Task description: Could you format every line of the records below as a JSON list of strings, with one string per line, blank lines omitted, and the pictures left out?

Data section:

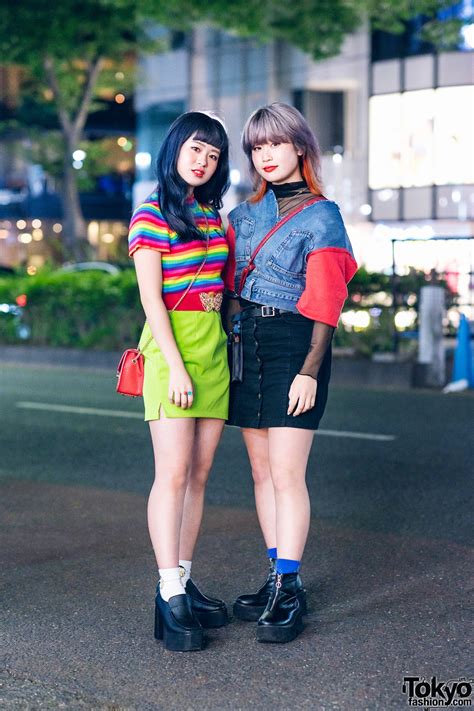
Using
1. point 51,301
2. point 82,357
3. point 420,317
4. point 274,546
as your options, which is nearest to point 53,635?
point 274,546

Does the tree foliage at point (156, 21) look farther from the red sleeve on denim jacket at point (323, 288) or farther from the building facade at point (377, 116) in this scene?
the red sleeve on denim jacket at point (323, 288)

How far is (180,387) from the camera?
13.6 feet

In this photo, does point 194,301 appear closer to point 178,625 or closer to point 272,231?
point 272,231

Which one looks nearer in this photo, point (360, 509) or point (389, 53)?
point (360, 509)

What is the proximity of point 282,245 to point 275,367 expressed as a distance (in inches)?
18.3

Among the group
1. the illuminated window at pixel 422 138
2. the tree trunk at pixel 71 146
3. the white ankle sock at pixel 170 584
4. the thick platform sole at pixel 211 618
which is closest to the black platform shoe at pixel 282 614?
the thick platform sole at pixel 211 618

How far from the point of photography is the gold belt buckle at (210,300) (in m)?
4.27

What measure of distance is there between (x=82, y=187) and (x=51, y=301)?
17.6 meters

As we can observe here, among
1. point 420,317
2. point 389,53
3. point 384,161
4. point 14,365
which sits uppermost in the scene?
point 389,53

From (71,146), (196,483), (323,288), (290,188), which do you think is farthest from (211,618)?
(71,146)

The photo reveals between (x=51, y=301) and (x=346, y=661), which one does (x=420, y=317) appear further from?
(x=346, y=661)

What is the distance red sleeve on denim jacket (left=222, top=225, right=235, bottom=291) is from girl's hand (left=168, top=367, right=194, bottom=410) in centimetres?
48

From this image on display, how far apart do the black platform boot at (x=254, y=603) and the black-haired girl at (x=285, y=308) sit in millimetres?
12

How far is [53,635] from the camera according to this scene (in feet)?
14.2
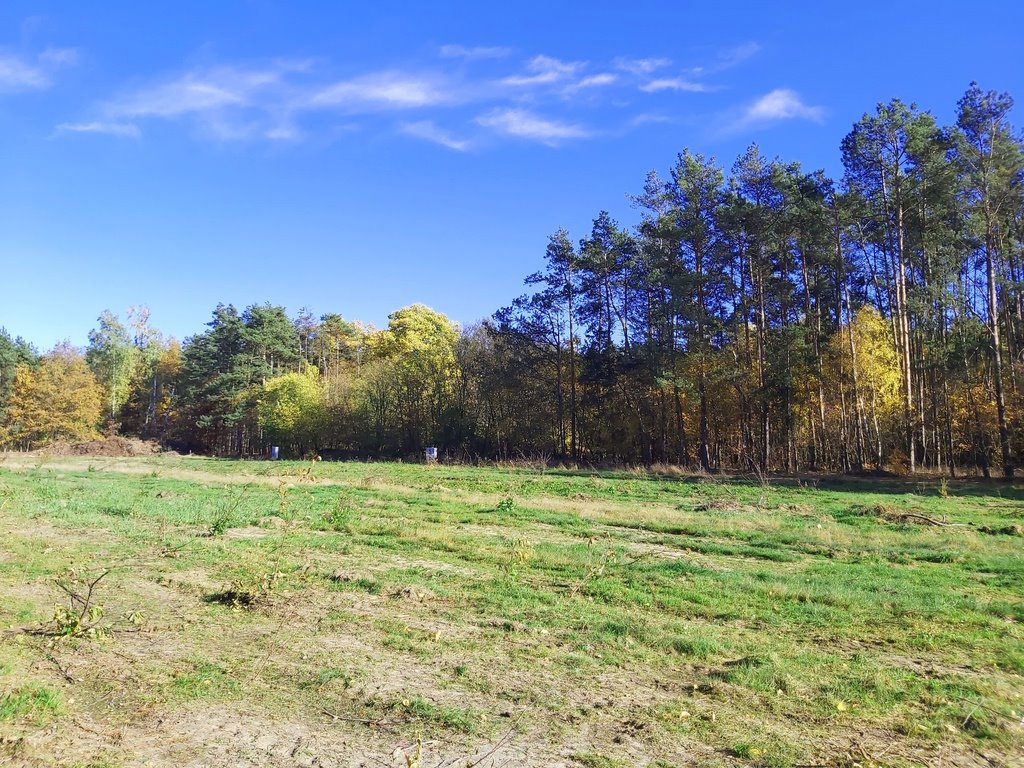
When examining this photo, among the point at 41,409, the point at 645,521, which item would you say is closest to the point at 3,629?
the point at 645,521

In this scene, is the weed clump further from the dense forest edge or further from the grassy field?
the dense forest edge

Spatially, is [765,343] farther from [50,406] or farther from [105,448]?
[50,406]

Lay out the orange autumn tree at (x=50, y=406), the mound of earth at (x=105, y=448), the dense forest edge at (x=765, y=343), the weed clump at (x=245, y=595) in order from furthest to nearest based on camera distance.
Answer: the orange autumn tree at (x=50, y=406), the mound of earth at (x=105, y=448), the dense forest edge at (x=765, y=343), the weed clump at (x=245, y=595)

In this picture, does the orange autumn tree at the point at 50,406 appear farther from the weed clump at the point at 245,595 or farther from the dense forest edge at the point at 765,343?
the weed clump at the point at 245,595

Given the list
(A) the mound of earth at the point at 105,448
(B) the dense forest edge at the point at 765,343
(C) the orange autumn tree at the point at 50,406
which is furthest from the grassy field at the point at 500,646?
(C) the orange autumn tree at the point at 50,406

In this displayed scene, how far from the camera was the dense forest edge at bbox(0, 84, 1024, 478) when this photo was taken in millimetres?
30594

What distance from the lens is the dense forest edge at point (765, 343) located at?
3059 centimetres

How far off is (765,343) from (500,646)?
3674cm

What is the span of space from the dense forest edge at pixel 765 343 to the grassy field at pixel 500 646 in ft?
75.2

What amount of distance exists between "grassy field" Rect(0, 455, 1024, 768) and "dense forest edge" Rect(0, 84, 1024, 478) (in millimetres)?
22914

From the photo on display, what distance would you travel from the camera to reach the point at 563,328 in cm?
4681

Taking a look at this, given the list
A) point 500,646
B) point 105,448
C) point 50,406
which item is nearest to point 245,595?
point 500,646

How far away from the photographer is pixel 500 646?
613 cm

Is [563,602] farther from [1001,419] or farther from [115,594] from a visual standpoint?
[1001,419]
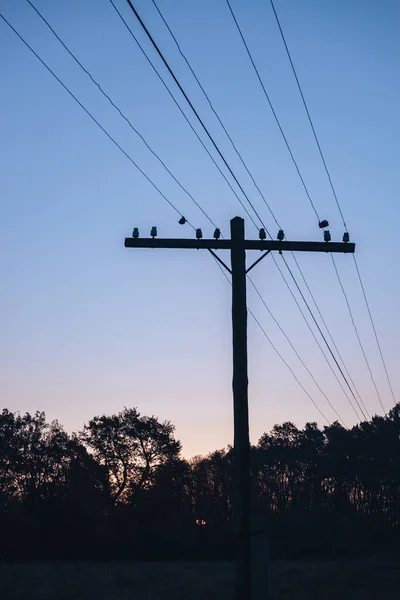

Solution:
[
  "Using",
  "1. point 51,301",
  "2. point 82,357",
  "3. point 420,317",
  "4. point 274,546",
  "as your options, which is nearest to point 53,635?",
  "point 274,546",
  "Does the tree foliage at point (156, 21) look farther from the red sleeve on denim jacket at point (323, 288) or farther from the building facade at point (377, 116) in this scene?",
  "the red sleeve on denim jacket at point (323, 288)",
  "How far is (180,387) from the camera?",
  "13.6 feet",
  "In this photo, does point 194,301 appear closer to point 178,625 or closer to point 272,231?",
  "point 272,231",
  "Which one looks nearer in this photo, point (360, 509) or point (389, 53)?",
  "point (360, 509)",
  "What is the proximity of point 282,245 to point 275,367 expressed as a distance (in inches)?",
  "18.3",
  "Among the group",
  "1. the illuminated window at pixel 422 138",
  "2. the tree trunk at pixel 71 146",
  "3. the white ankle sock at pixel 170 584",
  "4. the thick platform sole at pixel 211 618",
  "which is closest to the black platform shoe at pixel 282 614?",
  "the thick platform sole at pixel 211 618",
  "How far from the point of photography is the gold belt buckle at (210,300) (in m)?",
  "4.27",
  "What measure of distance is there between (x=82, y=187) and (x=51, y=301)?",
  "17.6 meters",
  "As we can observe here, among",
  "1. point 420,317",
  "2. point 389,53",
  "3. point 384,161",
  "4. point 14,365",
  "which sits uppermost in the scene?",
  "point 389,53",
  "From (71,146), (196,483), (323,288), (290,188), which do you think is farthest from (211,618)?",
  "(71,146)",
  "The photo reveals between (x=51, y=301) and (x=346, y=661), which one does (x=420, y=317) appear further from?",
  "(x=346, y=661)",
  "What is the distance red sleeve on denim jacket (left=222, top=225, right=235, bottom=291) is from girl's hand (left=168, top=367, right=194, bottom=410) in centimetres?",
  "48",
  "From this image on display, how far apart do the black platform boot at (x=254, y=603) and the black-haired girl at (x=285, y=308) sit in millimetres?",
  "12",
  "How far is [53,635] from the camera according to this scene (in feet)?",
  "14.2",
  "When examining this photo, among the point at 41,409, the point at 645,521, which item would you say is closest to the point at 3,629?",
  "the point at 645,521",
  "In this scene, is the weed clump further from the dense forest edge or further from the grassy field?",
  "the dense forest edge",
  "Spatially, is [765,343] farther from [50,406] or farther from [105,448]?",
  "[50,406]",
  "Lay out the orange autumn tree at (x=50, y=406), the mound of earth at (x=105, y=448), the dense forest edge at (x=765, y=343), the weed clump at (x=245, y=595) in order from furthest to nearest based on camera distance.",
  "Answer: the orange autumn tree at (x=50, y=406), the mound of earth at (x=105, y=448), the dense forest edge at (x=765, y=343), the weed clump at (x=245, y=595)",
  "In this picture, does the orange autumn tree at the point at 50,406 appear farther from the weed clump at the point at 245,595 or farther from the dense forest edge at the point at 765,343?",
  "the weed clump at the point at 245,595",
  "Given the list",
  "(A) the mound of earth at the point at 105,448",
  "(B) the dense forest edge at the point at 765,343",
  "(C) the orange autumn tree at the point at 50,406",
  "which is furthest from the grassy field at the point at 500,646?",
  "(C) the orange autumn tree at the point at 50,406",
  "In this displayed scene, how far from the camera was the dense forest edge at bbox(0, 84, 1024, 478) when this photo was taken in millimetres?",
  "30594",
  "What distance from the lens is the dense forest edge at point (765, 343) located at?",
  "3059 centimetres",
  "How far off is (765,343) from (500,646)?",
  "3674cm",
  "What is the span of space from the dense forest edge at pixel 765 343 to the grassy field at pixel 500 646 in ft?",
  "75.2",
  "What amount of distance exists between \"grassy field\" Rect(0, 455, 1024, 768) and \"dense forest edge\" Rect(0, 84, 1024, 478) (in millimetres)?",
  "22914",
  "From the photo on display, what distance would you travel from the camera to reach the point at 563,328 in cm?",
  "4681",
  "Taking a look at this, given the list",
  "A) point 500,646",
  "B) point 105,448",
  "C) point 50,406",
  "which item is nearest to point 245,595?",
  "point 500,646",
  "How far away from the photographer is pixel 500 646?",
  "613 cm",
  "Is [563,602] farther from [1001,419] or farther from [115,594] from a visual standpoint?",
  "[1001,419]"
]